Rugs in a Room

Consider a point $Q$ , which is distributed uniformly at random in the room. Also, let us denote the event that the $i$ th rug contains the point $Q$ by $E_i$ . We have $\mathbb{P}(E_i)=\frac{1}{5}, \forall i=1,2,\ldots, 9$ . Now, using Bonferroni's Inequality , we have $1\geq \mathbb{P}(\cup_{i=1}^{9}E_i)\geq \sum_{i=1}^{9}\mathbb{P}(E_i)-\sum_{1=i<j=9} \mathbb{P}(E_i\cap E_j)\geq \frac{9}{5}-\binom{9}{2}\max \mathbb{P}(E_i\cap E_j).$ This implies, $\max \mathbb{P}(E_i\cap E_j) \geq \frac{1}{45}.$ Since the total area of the room is $5 m^2$ , it follows that the least amount of overlap area of two rugs is at least $5 \times \frac{1}{45}=\frac{1}{9}$ . Now, it is easy to come up with symmetrical rugs (see, e.g., the annular room layout in the other solution attempt) which meets this bound.

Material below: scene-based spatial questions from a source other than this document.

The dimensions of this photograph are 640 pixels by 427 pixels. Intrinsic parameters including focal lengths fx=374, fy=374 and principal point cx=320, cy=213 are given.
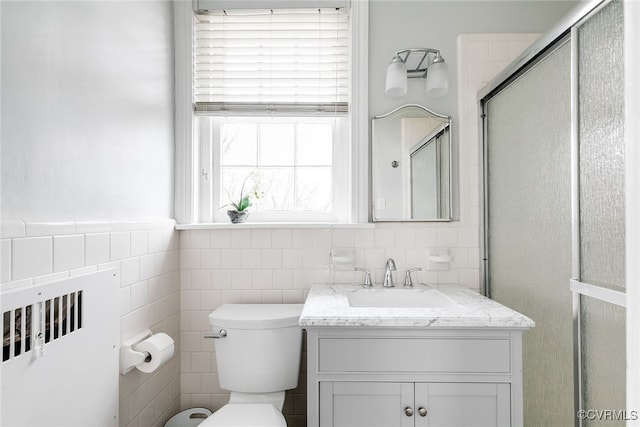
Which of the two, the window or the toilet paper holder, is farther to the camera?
the window

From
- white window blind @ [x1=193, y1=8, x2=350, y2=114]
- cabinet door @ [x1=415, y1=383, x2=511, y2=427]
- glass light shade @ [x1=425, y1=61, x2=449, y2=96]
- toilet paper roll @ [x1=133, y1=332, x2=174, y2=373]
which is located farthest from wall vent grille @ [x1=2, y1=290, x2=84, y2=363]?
glass light shade @ [x1=425, y1=61, x2=449, y2=96]

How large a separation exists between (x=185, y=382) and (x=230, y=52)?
1.71 metres

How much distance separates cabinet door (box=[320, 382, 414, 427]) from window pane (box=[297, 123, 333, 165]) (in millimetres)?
1151

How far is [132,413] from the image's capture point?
1.43m

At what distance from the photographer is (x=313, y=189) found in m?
2.03

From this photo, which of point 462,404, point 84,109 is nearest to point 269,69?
point 84,109

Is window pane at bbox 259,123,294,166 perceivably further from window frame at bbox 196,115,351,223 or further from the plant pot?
the plant pot

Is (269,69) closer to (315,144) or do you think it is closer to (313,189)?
(315,144)

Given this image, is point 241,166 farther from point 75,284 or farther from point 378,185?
point 75,284

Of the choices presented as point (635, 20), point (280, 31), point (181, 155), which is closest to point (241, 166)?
point (181, 155)

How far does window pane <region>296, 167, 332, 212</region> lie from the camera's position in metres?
2.03

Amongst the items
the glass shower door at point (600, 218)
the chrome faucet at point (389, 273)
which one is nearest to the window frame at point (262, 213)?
the chrome faucet at point (389, 273)

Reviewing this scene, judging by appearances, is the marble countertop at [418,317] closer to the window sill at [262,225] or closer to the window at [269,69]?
the window sill at [262,225]

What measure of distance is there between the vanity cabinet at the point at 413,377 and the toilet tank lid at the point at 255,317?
1.09 ft
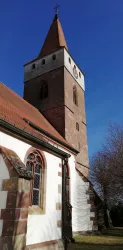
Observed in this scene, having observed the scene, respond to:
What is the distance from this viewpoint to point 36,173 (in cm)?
967

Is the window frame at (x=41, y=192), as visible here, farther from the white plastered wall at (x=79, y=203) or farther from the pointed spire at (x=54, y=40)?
the pointed spire at (x=54, y=40)

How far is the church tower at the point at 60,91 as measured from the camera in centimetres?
1778

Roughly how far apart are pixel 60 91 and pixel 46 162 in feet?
32.4

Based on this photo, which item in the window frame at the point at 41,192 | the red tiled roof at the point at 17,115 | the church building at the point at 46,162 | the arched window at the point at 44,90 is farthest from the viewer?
the arched window at the point at 44,90

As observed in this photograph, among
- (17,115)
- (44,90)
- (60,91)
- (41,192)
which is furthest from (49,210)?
(44,90)

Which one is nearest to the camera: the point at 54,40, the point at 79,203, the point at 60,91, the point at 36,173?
the point at 36,173

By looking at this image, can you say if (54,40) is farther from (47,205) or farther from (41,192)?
(47,205)

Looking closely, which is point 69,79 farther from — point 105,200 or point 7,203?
point 7,203

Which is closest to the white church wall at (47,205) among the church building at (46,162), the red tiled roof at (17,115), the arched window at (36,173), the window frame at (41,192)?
the church building at (46,162)

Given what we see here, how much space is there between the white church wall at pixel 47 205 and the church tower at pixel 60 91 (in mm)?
6137

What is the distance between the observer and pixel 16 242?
588cm

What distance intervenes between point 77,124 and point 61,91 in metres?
3.22

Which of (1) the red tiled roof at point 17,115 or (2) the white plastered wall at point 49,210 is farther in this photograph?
(1) the red tiled roof at point 17,115

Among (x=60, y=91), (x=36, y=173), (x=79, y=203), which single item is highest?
(x=60, y=91)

Note: This is a nice example of using Probabilistic (or more generally, Measure theoretic) ideas to solve a seemingly Geometrical problem.

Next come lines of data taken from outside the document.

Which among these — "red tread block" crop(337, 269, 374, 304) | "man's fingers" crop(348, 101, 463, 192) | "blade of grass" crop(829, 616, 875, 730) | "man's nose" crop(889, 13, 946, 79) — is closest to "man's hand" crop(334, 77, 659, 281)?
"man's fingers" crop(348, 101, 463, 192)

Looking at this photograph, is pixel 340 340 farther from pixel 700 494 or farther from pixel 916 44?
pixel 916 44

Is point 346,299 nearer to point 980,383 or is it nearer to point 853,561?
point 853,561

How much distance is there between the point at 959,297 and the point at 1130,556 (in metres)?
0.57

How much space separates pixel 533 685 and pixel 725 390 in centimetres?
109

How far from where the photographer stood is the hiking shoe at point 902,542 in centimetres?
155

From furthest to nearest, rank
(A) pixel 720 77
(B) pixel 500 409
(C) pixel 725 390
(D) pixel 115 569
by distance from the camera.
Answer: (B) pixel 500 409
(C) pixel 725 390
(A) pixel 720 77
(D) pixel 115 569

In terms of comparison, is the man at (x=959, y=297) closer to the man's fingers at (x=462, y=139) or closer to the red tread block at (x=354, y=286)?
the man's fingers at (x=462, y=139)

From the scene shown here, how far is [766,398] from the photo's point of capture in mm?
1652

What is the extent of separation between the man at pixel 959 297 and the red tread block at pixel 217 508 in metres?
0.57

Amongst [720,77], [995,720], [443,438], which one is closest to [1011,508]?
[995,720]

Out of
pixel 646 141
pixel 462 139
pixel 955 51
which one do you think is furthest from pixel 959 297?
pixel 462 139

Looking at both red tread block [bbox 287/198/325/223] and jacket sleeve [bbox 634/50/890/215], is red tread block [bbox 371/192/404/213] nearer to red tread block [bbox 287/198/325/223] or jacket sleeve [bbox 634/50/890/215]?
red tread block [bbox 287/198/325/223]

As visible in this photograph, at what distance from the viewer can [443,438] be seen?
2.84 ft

we will focus on numbers (areas), and ignore the shapes, since they can be arbitrary.

this is the sequence of my thought process:

1. Assumption : the minimizing layout will not involve 3 overlapping rugs. (this start with pure intuition, proven later)

2. Layout : assuming a ring shaped room, the layout is shown below.

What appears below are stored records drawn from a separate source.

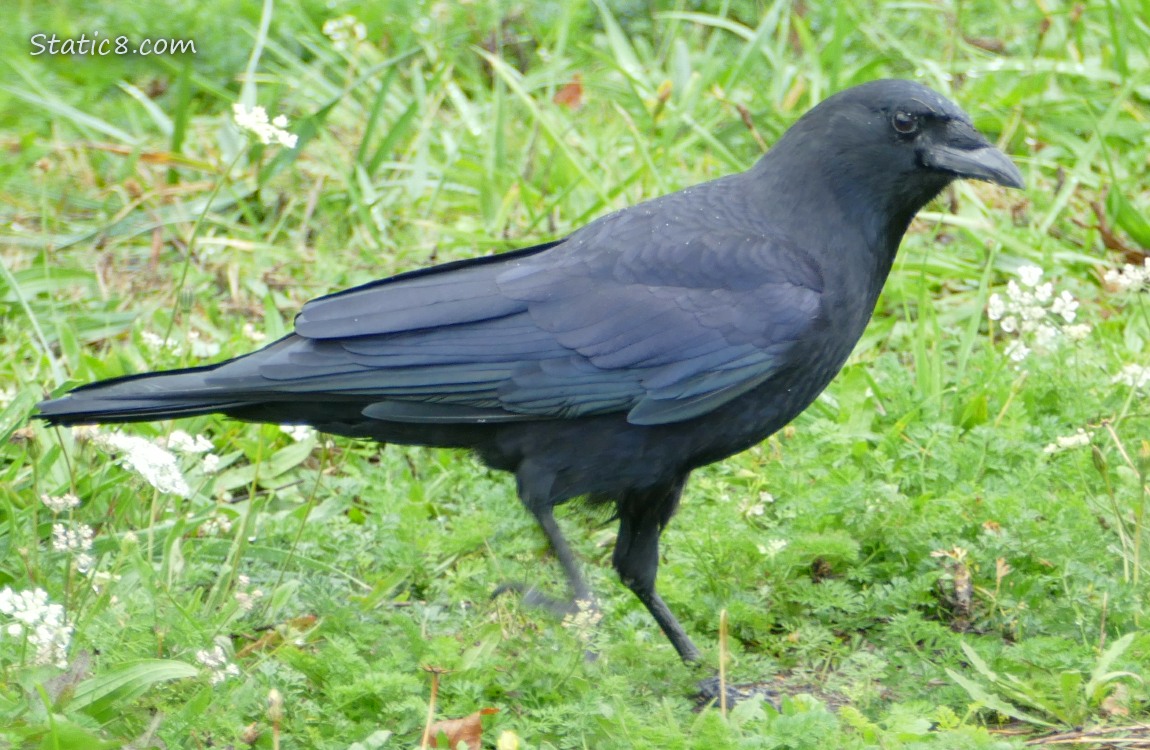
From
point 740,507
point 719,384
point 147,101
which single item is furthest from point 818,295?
point 147,101

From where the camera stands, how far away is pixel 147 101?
636 cm

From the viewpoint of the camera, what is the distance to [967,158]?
3.52 m

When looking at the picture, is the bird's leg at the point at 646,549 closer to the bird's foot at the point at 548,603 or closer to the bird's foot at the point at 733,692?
the bird's foot at the point at 733,692

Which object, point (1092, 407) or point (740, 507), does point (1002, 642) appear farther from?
point (1092, 407)

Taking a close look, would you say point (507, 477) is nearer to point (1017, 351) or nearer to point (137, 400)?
point (137, 400)

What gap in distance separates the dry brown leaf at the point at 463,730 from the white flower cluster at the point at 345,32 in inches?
155

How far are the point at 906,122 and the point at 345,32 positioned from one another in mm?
3667

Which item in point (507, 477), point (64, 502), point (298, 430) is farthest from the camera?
point (507, 477)

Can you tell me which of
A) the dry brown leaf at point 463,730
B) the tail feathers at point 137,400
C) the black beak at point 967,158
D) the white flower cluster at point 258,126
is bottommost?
the dry brown leaf at point 463,730

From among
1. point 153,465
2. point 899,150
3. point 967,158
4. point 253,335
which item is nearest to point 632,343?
point 899,150

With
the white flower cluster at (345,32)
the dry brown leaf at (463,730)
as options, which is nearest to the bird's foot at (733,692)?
the dry brown leaf at (463,730)

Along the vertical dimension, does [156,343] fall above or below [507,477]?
above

3. Find the overlapping area y. $\begin{aligned} \text{room area} = 9x + 9y &= 5 \\ \text{rug area} = 2x + y &= 1 \\ \\ \therefore x = \frac{4}{9} , y = \frac{1}{9} \\ \therefore a + b = 1 + 9 = 10 \end{aligned}$

4. Proving assumption in step 1. We will focus on 3 rugs. Making another assumption from intuition, minimizing layout will be symmetrical (left). It can be redistributed (right) such that (1) the total covered area remain unchanged, and (2) 3 overlapping area is 0. $\begin{aligned} \text{covered area} = x + 3y +3z &= 3a + 3b\\ \text{rug area} = x + 2y + z &= a + 2b \\ \therefore a = -\frac{1}{3} x + z , b = \frac{2}{3} x + y \\ \end{aligned}$ Hence, two rugs overlapping area decreases from $(x + y)$ to $(\frac{2}{3} x + y)$ , (partially) proving the assumption.

5. Loose ends :

   (a) 4 overlapping rugs and above?

   (b) Is there a minimizing layout which is not symmetrical?

   (c) What if $a = -\frac{1}{3} x + z < 0$ in step 4?

The solution is by no means rigorous, but my patience is limited.